Le sang de la Syrie: les cigognes drones

Nous commençons à être habitués à la recette: on peut tuer des enfants pour du pétrole ou de la « démocratie ». Alors, le petit charbonnier, toujours « négré » dans son « grand pays », ne supporte pas que l’on tue avec des gaz.

La pouponnière des Goebbels entreprend un nouveau « coup ». Éteignez vos chandelles, le monde va pleuvoir de la lumière de bombes. De l’électricité produite à coups d’idées fomentées par la trisomie étasunienne. Pas bêtes les gars du Pentagone. Pas bêtes, mais bêtes….  La merde  est un agenda qui date d’un demi siècle. Le confort par l’horreur. Il fallait y penser.

Ces gens-là font des cadeaux au reste du monde par des cigognes-drones.

Ils sèment de la démocratie en tuant. Liberté! Liberté! Ils sont lardés comme des cochons et rotent en mitraillant leur discours de pompeux preachers . 

On sait bien que les étasuniens veulent blanchir l’Afrique… Il y a un prix. C’est la guerre. Suffit de tricoter un peu, une maille à droite, une maille à gauche, des épingles. Plouf! On va chiffonner de la chair – en fait des âmes – comme si les humains étaient des bêtes d’un grand pâturage à idées.

Pilotes à distance 

Les américains manquent de pilotes de drones. Pourtant, il ne manque pas de chômeurs. Pour la Science Fiction, gageons que le « progrès », dans 10 ans, sera de faire la guerre dans son salon avec un laptot branché sur le Pentagone.

Un métier d’avenir.

En économie, on appelle cela de « la destruction créatrice ». Quand la cheval a été dépassé par la voiture, ça a permis un développement incroyable de boum économique et d’emplois.

Fini le stress du pilotage! On pourra tuer n’importe qui à partir de son salon. Des … je n’ose pas le dire… travailleurs indépendants, à domicile.

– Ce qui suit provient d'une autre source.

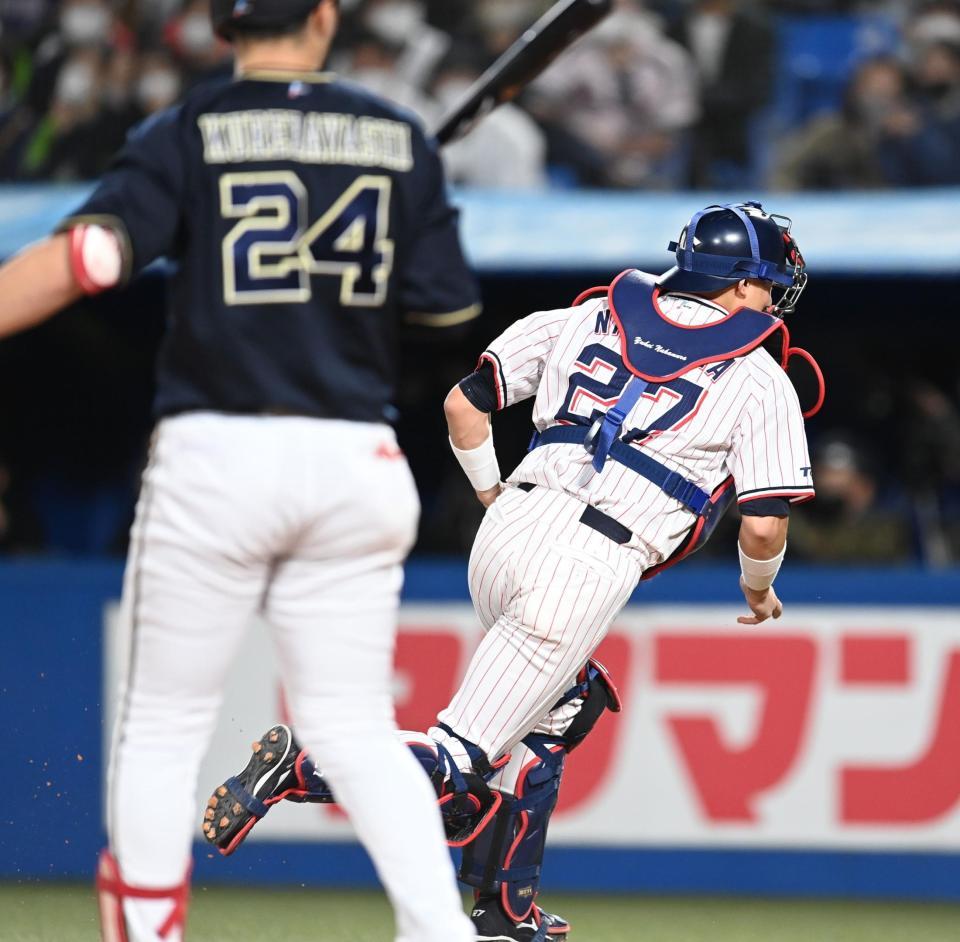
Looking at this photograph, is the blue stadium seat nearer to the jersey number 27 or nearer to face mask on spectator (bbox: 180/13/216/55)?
face mask on spectator (bbox: 180/13/216/55)

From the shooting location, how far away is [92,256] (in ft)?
9.74

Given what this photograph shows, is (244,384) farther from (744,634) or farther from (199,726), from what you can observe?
(744,634)

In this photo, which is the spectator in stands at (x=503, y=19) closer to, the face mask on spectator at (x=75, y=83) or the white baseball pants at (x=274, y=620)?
the face mask on spectator at (x=75, y=83)

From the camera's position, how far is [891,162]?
9.23 meters

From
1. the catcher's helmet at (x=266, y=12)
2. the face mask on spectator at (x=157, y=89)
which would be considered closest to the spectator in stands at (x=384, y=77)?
the face mask on spectator at (x=157, y=89)

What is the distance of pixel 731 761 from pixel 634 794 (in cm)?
39

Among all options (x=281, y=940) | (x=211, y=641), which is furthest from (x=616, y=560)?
(x=281, y=940)

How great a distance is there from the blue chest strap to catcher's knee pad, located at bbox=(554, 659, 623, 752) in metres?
0.55

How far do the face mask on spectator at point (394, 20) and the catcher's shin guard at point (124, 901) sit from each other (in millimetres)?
8039

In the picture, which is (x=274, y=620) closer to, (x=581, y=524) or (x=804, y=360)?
(x=581, y=524)

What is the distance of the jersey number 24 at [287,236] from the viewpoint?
3.07 meters

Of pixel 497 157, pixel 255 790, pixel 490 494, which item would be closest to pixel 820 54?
pixel 497 157

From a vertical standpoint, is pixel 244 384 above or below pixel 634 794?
above

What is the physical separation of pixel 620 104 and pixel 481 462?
595cm
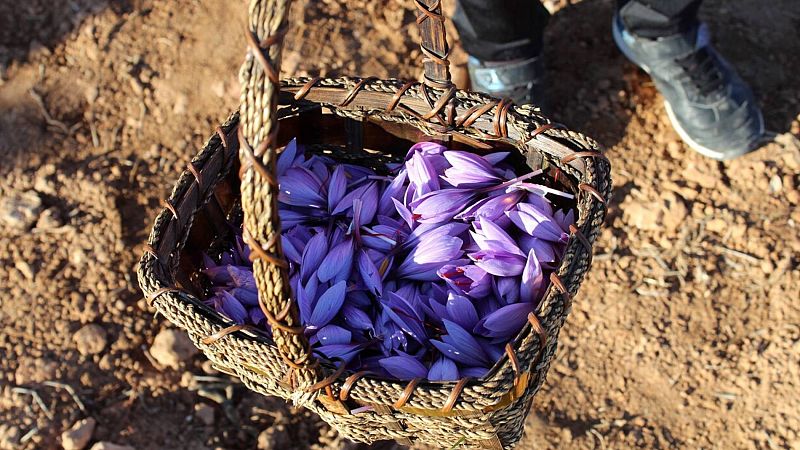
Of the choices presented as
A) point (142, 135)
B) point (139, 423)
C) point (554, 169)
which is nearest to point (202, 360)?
point (139, 423)

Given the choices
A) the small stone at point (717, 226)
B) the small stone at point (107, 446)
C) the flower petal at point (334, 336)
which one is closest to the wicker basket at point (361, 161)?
the flower petal at point (334, 336)

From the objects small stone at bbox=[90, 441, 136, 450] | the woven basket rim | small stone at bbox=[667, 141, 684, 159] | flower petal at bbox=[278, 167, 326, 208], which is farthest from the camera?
small stone at bbox=[667, 141, 684, 159]

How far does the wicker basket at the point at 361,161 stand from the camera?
95 cm

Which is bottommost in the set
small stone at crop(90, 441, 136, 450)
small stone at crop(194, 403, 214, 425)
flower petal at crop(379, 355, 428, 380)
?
small stone at crop(194, 403, 214, 425)

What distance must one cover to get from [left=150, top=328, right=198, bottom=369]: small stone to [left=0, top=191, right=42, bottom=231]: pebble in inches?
20.9

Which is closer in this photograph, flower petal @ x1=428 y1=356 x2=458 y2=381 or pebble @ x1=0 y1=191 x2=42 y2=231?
flower petal @ x1=428 y1=356 x2=458 y2=381

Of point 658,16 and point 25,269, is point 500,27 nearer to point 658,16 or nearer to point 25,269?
point 658,16

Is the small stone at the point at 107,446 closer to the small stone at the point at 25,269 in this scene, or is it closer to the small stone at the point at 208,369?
the small stone at the point at 208,369

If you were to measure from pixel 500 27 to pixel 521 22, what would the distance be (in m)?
0.05

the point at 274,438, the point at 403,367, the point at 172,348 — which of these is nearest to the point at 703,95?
the point at 403,367

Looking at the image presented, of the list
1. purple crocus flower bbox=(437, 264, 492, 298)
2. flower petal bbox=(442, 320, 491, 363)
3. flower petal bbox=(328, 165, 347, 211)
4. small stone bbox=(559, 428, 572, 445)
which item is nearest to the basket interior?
flower petal bbox=(328, 165, 347, 211)

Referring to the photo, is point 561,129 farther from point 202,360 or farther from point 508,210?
point 202,360

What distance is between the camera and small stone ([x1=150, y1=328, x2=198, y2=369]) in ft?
6.17

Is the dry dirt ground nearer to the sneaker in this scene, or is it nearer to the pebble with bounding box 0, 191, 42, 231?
the pebble with bounding box 0, 191, 42, 231
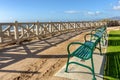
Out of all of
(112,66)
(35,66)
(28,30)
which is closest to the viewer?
(112,66)

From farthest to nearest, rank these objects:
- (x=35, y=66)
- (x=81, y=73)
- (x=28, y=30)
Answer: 1. (x=28, y=30)
2. (x=35, y=66)
3. (x=81, y=73)

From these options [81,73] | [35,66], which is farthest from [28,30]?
[81,73]

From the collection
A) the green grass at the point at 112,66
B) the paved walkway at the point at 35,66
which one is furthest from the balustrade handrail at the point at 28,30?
the green grass at the point at 112,66

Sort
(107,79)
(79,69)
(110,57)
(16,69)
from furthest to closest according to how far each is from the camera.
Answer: (110,57) < (16,69) < (79,69) < (107,79)

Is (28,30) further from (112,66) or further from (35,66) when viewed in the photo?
(112,66)

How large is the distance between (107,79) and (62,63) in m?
2.07

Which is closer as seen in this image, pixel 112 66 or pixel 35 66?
pixel 112 66

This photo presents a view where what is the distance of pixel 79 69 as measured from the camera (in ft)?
19.1

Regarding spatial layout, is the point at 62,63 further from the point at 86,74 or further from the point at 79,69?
the point at 86,74

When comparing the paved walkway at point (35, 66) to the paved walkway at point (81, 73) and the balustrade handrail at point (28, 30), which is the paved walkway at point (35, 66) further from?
the balustrade handrail at point (28, 30)

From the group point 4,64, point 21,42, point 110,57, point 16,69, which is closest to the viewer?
point 16,69

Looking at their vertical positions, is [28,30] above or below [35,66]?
above

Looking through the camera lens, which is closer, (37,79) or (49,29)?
(37,79)

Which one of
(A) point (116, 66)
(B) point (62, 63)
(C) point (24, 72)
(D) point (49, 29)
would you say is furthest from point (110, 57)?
(D) point (49, 29)
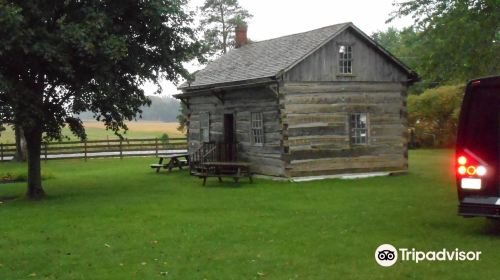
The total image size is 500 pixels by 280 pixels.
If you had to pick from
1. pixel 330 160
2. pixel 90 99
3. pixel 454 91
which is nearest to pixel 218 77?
pixel 330 160

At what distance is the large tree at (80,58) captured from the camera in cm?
1587

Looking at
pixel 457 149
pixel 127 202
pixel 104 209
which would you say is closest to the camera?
pixel 457 149

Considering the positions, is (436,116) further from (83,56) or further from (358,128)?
(83,56)

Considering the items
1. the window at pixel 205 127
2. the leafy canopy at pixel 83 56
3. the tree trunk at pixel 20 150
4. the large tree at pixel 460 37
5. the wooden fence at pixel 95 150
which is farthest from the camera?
the wooden fence at pixel 95 150

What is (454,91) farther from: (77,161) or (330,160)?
(77,161)

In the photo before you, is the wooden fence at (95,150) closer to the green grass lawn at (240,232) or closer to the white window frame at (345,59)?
the white window frame at (345,59)

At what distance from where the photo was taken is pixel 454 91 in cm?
4291

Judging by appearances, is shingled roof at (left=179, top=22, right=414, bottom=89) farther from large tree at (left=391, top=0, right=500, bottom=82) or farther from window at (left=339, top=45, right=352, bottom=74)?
large tree at (left=391, top=0, right=500, bottom=82)

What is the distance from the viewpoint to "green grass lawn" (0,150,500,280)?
27.5 feet

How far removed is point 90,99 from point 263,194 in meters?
6.33

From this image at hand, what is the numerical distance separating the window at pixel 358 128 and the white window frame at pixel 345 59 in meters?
1.88

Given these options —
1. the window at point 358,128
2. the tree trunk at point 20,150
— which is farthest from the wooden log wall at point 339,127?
the tree trunk at point 20,150

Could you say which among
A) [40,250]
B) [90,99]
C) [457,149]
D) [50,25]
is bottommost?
[40,250]

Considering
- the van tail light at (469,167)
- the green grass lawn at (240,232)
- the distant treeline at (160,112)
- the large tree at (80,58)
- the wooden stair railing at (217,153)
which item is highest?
the distant treeline at (160,112)
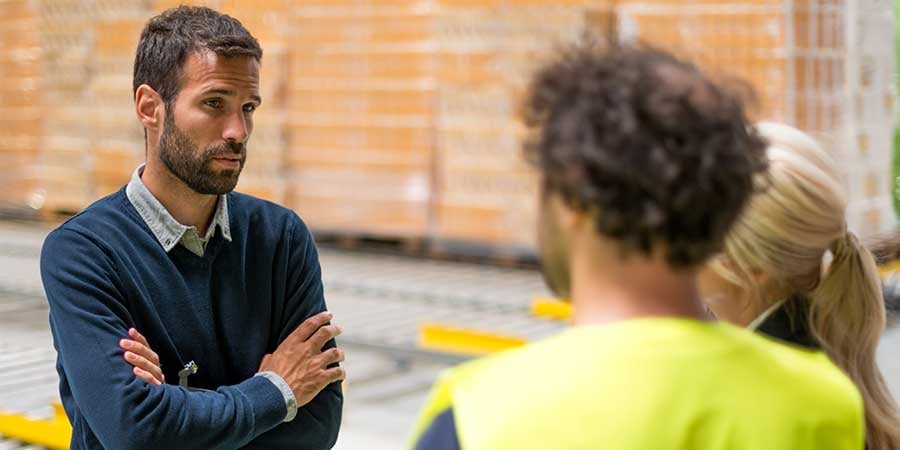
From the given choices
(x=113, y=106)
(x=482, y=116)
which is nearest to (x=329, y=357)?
(x=482, y=116)

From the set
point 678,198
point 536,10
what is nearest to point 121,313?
point 678,198

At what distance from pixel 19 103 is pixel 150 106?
10.2 meters

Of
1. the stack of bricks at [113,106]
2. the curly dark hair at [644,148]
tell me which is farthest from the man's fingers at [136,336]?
the stack of bricks at [113,106]

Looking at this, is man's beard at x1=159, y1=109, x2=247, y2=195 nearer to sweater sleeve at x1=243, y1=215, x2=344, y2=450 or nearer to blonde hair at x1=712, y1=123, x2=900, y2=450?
sweater sleeve at x1=243, y1=215, x2=344, y2=450

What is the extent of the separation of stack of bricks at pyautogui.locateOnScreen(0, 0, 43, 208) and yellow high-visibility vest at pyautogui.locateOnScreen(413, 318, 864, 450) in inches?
438

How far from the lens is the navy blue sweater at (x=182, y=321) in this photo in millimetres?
2057

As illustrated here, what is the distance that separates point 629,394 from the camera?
1104 millimetres

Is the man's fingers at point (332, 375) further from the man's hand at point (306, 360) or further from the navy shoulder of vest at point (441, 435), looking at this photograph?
the navy shoulder of vest at point (441, 435)

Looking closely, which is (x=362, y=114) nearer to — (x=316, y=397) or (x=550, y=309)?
(x=550, y=309)

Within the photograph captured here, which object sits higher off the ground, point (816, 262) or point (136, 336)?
point (816, 262)

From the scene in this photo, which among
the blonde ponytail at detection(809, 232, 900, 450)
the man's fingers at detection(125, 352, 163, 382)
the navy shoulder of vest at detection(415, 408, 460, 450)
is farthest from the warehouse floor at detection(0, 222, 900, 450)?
the navy shoulder of vest at detection(415, 408, 460, 450)

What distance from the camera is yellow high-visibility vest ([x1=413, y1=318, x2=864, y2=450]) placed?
1.10 metres

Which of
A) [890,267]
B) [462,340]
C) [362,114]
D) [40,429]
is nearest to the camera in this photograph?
[40,429]

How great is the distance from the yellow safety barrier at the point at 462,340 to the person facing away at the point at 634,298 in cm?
531
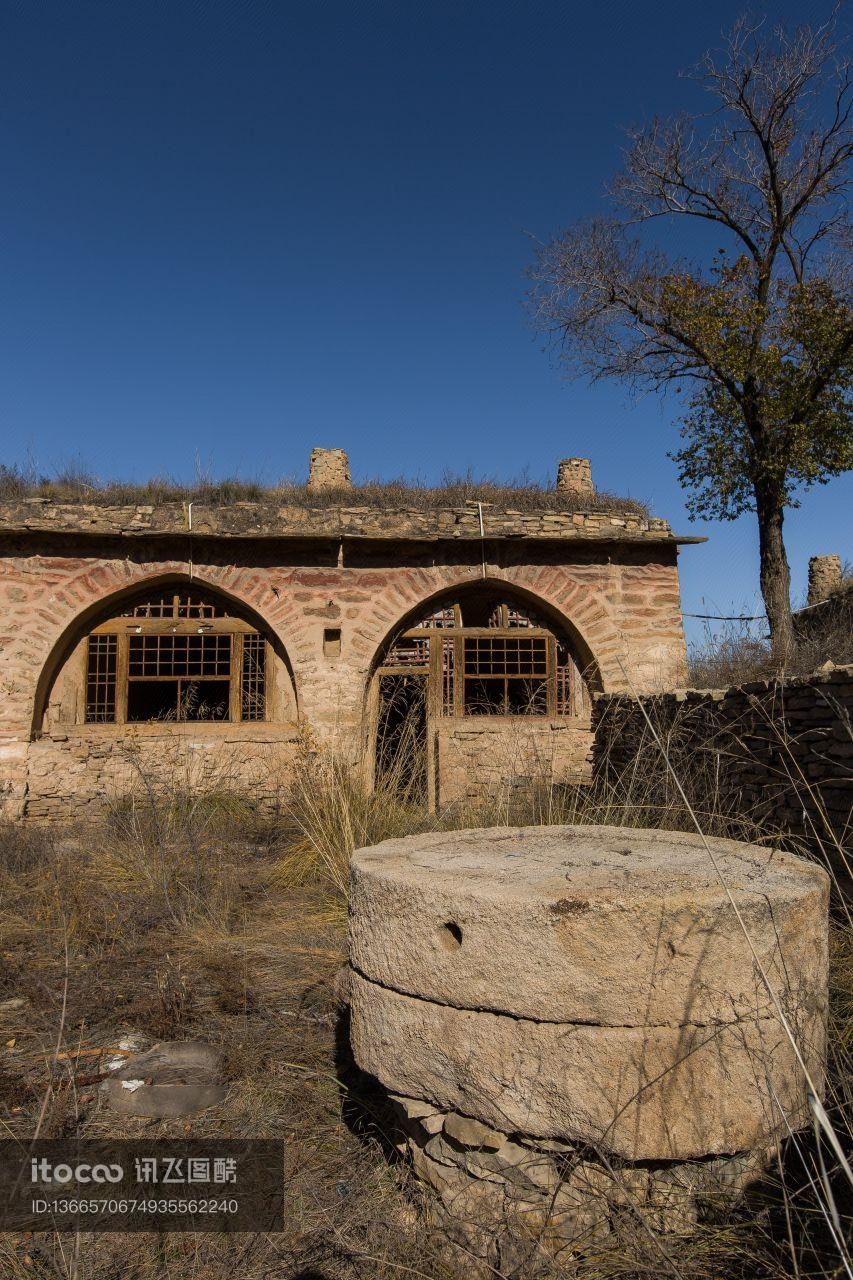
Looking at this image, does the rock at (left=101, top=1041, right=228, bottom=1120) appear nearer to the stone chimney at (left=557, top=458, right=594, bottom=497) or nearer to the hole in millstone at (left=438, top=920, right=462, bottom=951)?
the hole in millstone at (left=438, top=920, right=462, bottom=951)

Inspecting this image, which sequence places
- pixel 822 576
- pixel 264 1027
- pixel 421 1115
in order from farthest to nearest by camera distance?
pixel 822 576, pixel 264 1027, pixel 421 1115

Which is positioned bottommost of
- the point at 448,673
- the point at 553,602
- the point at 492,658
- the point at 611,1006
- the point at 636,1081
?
the point at 636,1081

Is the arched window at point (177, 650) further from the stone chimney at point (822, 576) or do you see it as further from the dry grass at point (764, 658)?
the stone chimney at point (822, 576)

Et le trium « vrai-rat » du Royaume-Uni, de la France, des États-unis se lèche les babines pour faire du bien.

P.S.: Je me demande si Sieur d’Obama pète quand il mange des légumineuses… Je dis ça comme ça. J’ai un vieux briquet dormant dans un tiroir qui chercher à allumer quelqu’un. Suffit de le placer dans un concept de frappe chirurgicale.